On the club website Rangers acknowledge that, although he was exonerated of any blame for the collision, English was traumatised by what had happened and described the remainder of his career as "seven years of joyless sport".

Until now his family have been reluctant to talk about that career, aware of his own natural reticence and out of a deeply felt respect for John Thomson's family.

However, in an exclusive interview with The Herald they have spoken for the first time about the pride they feel and their regret that his three daughters did not live to see his recognition - the youngest, Eleanor, having died just two months ago.

Eleanor's husband Ronnie said she would have been "delighted" by the honour.

"She knew that he had been nominated for the Hall of Fame, that the plaque was a possibility, and of course the dinner at Ibrox in August was wonderful," he said.

"I think Sam himself would have been quietly pleased. He was a shy man. But he would have been more pleased for his girls, Charlotte, May and Eleanor . It would have meant so much to them."

Ronnie is one of the party visiting Coleraine this morning to see the plaques, which were created following a campaign launched by Rangers supporters.

James Currie, former director of leisure services in Coleraine, said : "Last year a group of supporters recognized that it was his (English's) centenary year.

"They and some local supporters clubs and politicians, including an MP, then approached the council to commemorate his achievements, and it was decided to put up the plaques.

"One of them will be on the cottage where he was born. And when you see the tiny hamlet he came from, the simple tin-roofed, stone cottage, it is remarkable what he achieved and did with his life, though it was tragically cut short.

"He must have had a great amount of natural talent to have scored the goals that he did."

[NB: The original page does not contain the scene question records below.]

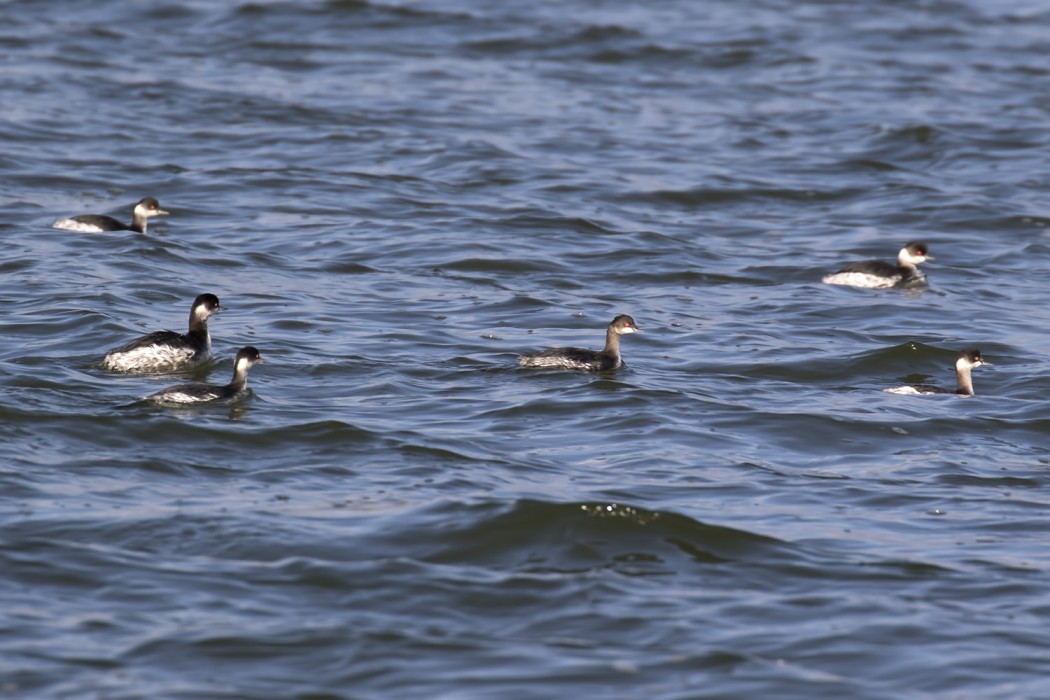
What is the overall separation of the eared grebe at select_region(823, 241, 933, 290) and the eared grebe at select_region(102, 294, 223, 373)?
285 inches

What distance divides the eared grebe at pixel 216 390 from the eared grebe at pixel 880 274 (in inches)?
292

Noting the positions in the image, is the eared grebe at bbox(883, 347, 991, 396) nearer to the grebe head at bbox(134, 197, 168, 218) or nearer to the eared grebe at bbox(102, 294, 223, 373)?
the eared grebe at bbox(102, 294, 223, 373)

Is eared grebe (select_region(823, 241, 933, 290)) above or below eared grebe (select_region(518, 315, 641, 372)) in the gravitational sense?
above

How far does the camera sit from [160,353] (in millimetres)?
14203

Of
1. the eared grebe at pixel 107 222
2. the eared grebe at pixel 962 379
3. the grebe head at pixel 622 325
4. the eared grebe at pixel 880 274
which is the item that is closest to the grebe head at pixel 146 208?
the eared grebe at pixel 107 222

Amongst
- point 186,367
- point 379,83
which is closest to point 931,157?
point 379,83

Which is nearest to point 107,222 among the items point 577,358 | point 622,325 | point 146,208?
point 146,208

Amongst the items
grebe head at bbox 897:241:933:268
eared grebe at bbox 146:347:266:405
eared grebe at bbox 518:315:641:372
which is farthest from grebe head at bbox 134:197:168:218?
grebe head at bbox 897:241:933:268

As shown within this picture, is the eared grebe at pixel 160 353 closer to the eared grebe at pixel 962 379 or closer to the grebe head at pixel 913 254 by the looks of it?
the eared grebe at pixel 962 379

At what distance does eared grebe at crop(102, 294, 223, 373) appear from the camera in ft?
46.4

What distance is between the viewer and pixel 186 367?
14625 millimetres

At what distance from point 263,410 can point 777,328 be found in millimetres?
5847

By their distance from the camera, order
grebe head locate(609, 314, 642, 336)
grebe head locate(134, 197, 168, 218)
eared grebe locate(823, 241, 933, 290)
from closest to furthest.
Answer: grebe head locate(609, 314, 642, 336) < eared grebe locate(823, 241, 933, 290) < grebe head locate(134, 197, 168, 218)

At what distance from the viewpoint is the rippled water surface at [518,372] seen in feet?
30.4
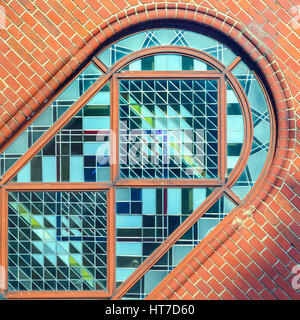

Coleraine's Mayor David Barbour, who will host the civic events, also paid tribute to English, who moved to Clydebank as a young boy but now joins a list of sportsmen from the area recognized by the council, which includes Celtic's Bertie Peacock and Manchester United's Harry Gregg.

For his family in Scotland it will be a difficult day, following so soon after the death of his daughter Eleanor.

One of her sons, Douglas Cree, was keen to thank those who had made the memorial possible, and perhaps remove some of the cloud that has always impinged on his grandfather's memory.

"For me, I am just very proud that something has been done to recognise him and mention him on his own, his goal scoring record. To say that he was a great, great footballer."